Do you know the specific place you found this version? I'd like to do research on this.

Re: Disturbed by the First Vision Account

Posted: Fri Oct 16, 2020 9:09 am
by SaidNobody
Five wrote: Fri Oct 16, 2020 7:44 am
Do you know the specific place you found this version? I'd like to do research on this.
No. An old NOM guy, Seerstoned, pointed me to it. It was sort of a backdoor into the BYU database, because I cannot find it through the search engine. The link was in the old NOM but we lost that history, which is a shame.

Re: Disturbed by the First Vision Account

Posted: Fri Oct 16, 2020 12:48 pm
by Hagoth
You know how church artists create our expectations about how things looked? Maybe the First Vision was really more like:
Image

Re: Disturbed by the First Vision Account

Posted: Fri Oct 16, 2020 4:13 pm
by Five
Ah, unfortunate, @SaidNobody . Hopefully, you don't mind if I take from what you've shared here as inspiration? It's not like it's going to be a "cite your sources" kind of book.
Hagoth wrote: Fri Oct 16, 2020 12:48 pm You know how church artists create our expectations about how things looked? Maybe the First Vision was really more like:
Img of Cthulhu.
Brilliant! Yes, exactly. :mrgreen:

Re: Disturbed by the First Vision Account

Posted: Sat Oct 17, 2020 12:24 pm
by Five
I was watching The Magick of Solomon for a bit of research on this story I hope to write. However, something the guy Poke Runyon said while narrating his research, is the conjecture that these wizards and warlocks were mostly conjuring things from their imagination. He even quotes Aleister Crowley saying something similar.

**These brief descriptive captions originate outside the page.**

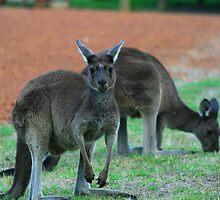 Australian Western Grey Kangaroos by Paula Bone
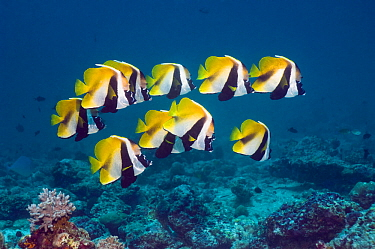 Masked bannerfish (Heniochus monoceros) group above coral reef, Maldives, Indo-West Pacific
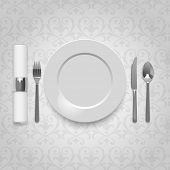 Dinner plate with cutlery and napkin, eps10 vector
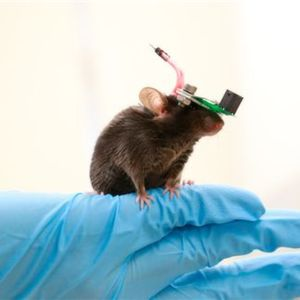 Researchers Succeed in Non-Invasive Deep Brain Simulation of Mice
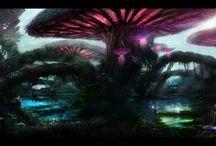 Mushroom Concepts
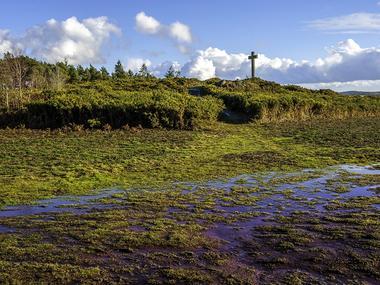 Paysage Campénéac - exposition paysages du territoire - Ploërmel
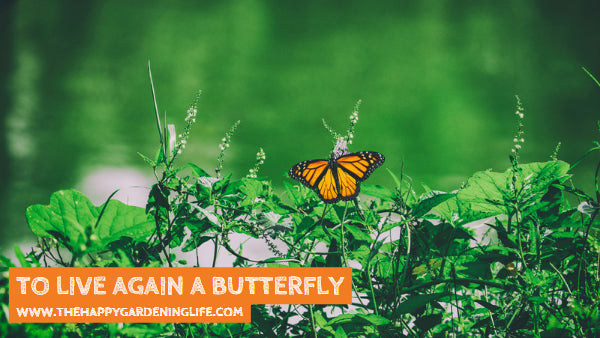 To Live Again A Butterfly
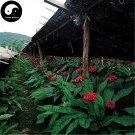 Buy Korean Ginseng Seeds 200pcs Plant Chinese Panax Ginseng For Gao Li Shen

This reminded me of things Martin Harris and David Whitmer said about their witness experience, using odd language, implying a visionary rather than a physical manifestation. Even Dan Vogel in talking of the superstitions that had caught up 19th century folk, they would often discuss their dreams as if they were of great importance, or they'd constantly have heavenly and dark visitations in the form of visions. Often, they'd describe seeing something in their mind's eye and be taken as a credible witness of something occurring.

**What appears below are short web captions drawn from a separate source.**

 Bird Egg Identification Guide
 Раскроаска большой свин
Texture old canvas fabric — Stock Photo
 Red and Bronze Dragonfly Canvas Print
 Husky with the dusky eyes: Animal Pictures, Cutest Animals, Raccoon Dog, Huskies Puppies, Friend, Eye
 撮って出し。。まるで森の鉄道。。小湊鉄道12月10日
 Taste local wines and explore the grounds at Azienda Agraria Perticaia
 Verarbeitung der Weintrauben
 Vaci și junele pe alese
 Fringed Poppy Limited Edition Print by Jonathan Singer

Did people in ancient times not understand imagination? We already have some account of how people in older civilizations anthropomorphized the elements, weather, disasters, emotions, in the form of gods or deities that could demand sacrifices and such. I always used to read old Irish folklore and fairytales, the will o' the wisps, the brownies and gnomes, the kelpies, etc. and be baffled on people's genuine beliefs in these things. I mean...they had to have seen something, right? ...unless they were doing the "seeing pictures in your head" sort of fantasizing and didn't understand that this thing wasn't real.

I've always been in touch with this spacey area of my being. It's not exactly like in the movies, where the person imagining something is totally transported. It's more like, when you're reading a book and the visuals slip like a veil in front of your eyes. You're no longer seeing each word on the page but you're reading.

However, even at 33 years old, living in the country, sometimes, when I take my dog out to do his business late at night, beyond the scope of the porch light, I imagine critters in the woods lurking in wait. We have coyotes around here and bears and sometimes even a vagrant might wander these woods. How am I to know? You get that hair on your neck sensation, the depth of the shadows seem to dance, and your heart pounds. Inside, the moment of nervousness is gone, especially if nothing happened, but I sometimes still feel like a kid, scared of the dark.

I can see how these feelings, in combination with fantasizing could make old "witches" and "wizards" feel like they'd genuinely summoned something. I just thought it was an interesting thought. Most of the time, I fall into the trap of judging older cultures by 21st century intellectual standards. As if their sacrifices and offerings to temples and beseeching of oracles was separate and compartmentalized. "Yeah, they did all that...but they knew stuff in their head was just make believe." What if they didn't?